Post-Election, Wall Street Journal's Identity Disorder Intensifies

It’s been almost a year now since Rupert Murdoch took over the Wall Street Journal, and the paper’s newsroom leadership, its reporting style, its size and its look have all had a makeover. Murdoch has left its editorial page alone, however – it’s still spouting green-bashing, extremist free-market opinion – and now post-election, the great financial paper’s identity disorder appears to have intensified.

In the absence of professional diagnosis, we can only speculate that the stress of being out of step with history, combined with the collapse of the global financial system, has further unhinged the edit page's grasp of reality and its inability to accept the news carried in the rest of the paper.

Compare the story “US Car Makers Fail to Improve Resale Value” with the editorial that warns against “making Detroit a subsidiary of the Sierra Club,” and the profound depths of the edit page's denial become alarmingly clear. Why do their opinion writers refuse to read and believe what their own reporters write? That's a question Mr. Murdoch ought to address before it tarnishes the reputation and value of the flagship brand of his NewsCorp empire.

Denial is a defense mechanism in which a person is faced with a fact that is too uncomfortable to accept and rejects it instead, insisting that it is not true despite what may be overwhelming evidence.

The subject may deny the reality of the unpleasant fact altogether (simple denial), admit the fact but deny its seriousness (minimisation) or admit both the fact and seriousness but deny responsibility (transference). The concept of denial is particularly important to the study of addiction.

Perhaps even oil addiction?

Here’s the news the Journal published about the declining resale value of Detroit’s autos:

Kelley Blue Book, a well-known vehicle appraiser, plans to announce Wednesday its annual ranking of the top 10 brands for projected resale value -- and not a single one will be American. Kelley, which ran its calculations before the big car makers began pushing for government financial help, defines resale value as the amount of a vehicle's sticker price that is retained after five years of ownership. The typical Chrysler car, for example, is expected to retain just 24.2% of its original cost. By comparison, the top-rated Honda brand's vehicles are expected on average to retain 44.5% of their value.....

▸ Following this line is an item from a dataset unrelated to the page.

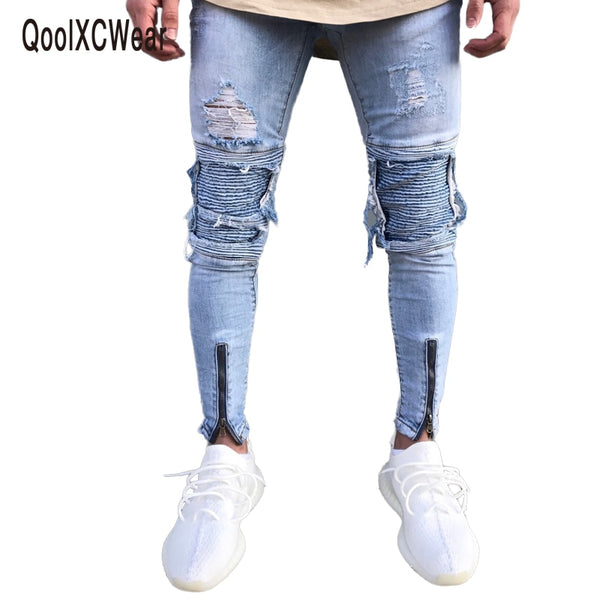 QoolXCWear Brand Designer Slim Fit Ripped Jeans Men Hi-Street Mens Distressed Denim Joggers Knee Holes Washed Destroyed Jeans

After the Honda brand, made by Honda Motor Co., Kelley Blue Book's top picks include the Toyota brand, made by Toyota Motor Corp.; Volkswagen AG's Volkswagen brand; the Subaru brand by Fuji Heavy Industries Ltd.; and Toyota Motor's luxury Lexus brand. Rounding out the top 10 are BMW AG's BMW brand; Nissan Motor Co.'s Infiniti brand; Honda's Acura brand; Volkswagen's Audi brand; and the Nissan brand.....

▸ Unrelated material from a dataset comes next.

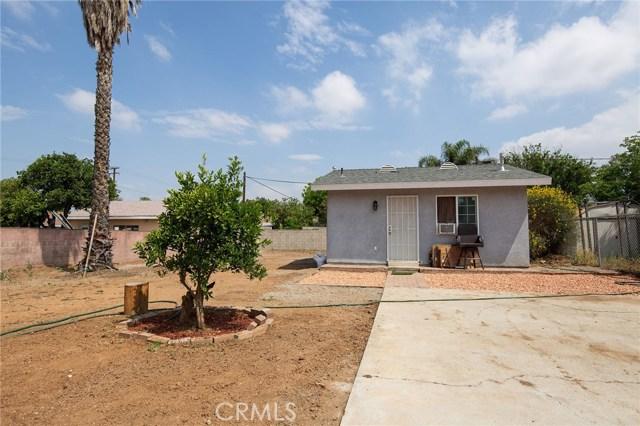 8573 Galena Street,Riverside,CA 92509, USA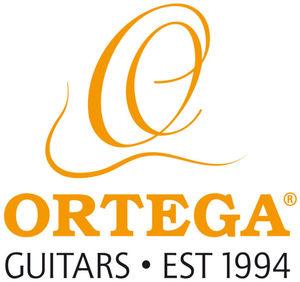 Ortega Logo de la compagnie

Detroit's auto makers have posted lower resale values over the years because they tended to overbuild vehicles to gain market share. They also paid less attention to building high-quality small cars in favor of larger, fuel-thirsty sport-utility vehicles.....

And here's what the paper's editorial page had to say, on the very same day:

If Congress wants to ease the immediate burden on Detroit, it could also ease the onerous fleet-mileage standards (CAFE rules) that force the companies to make cars domestically that are unprofitable.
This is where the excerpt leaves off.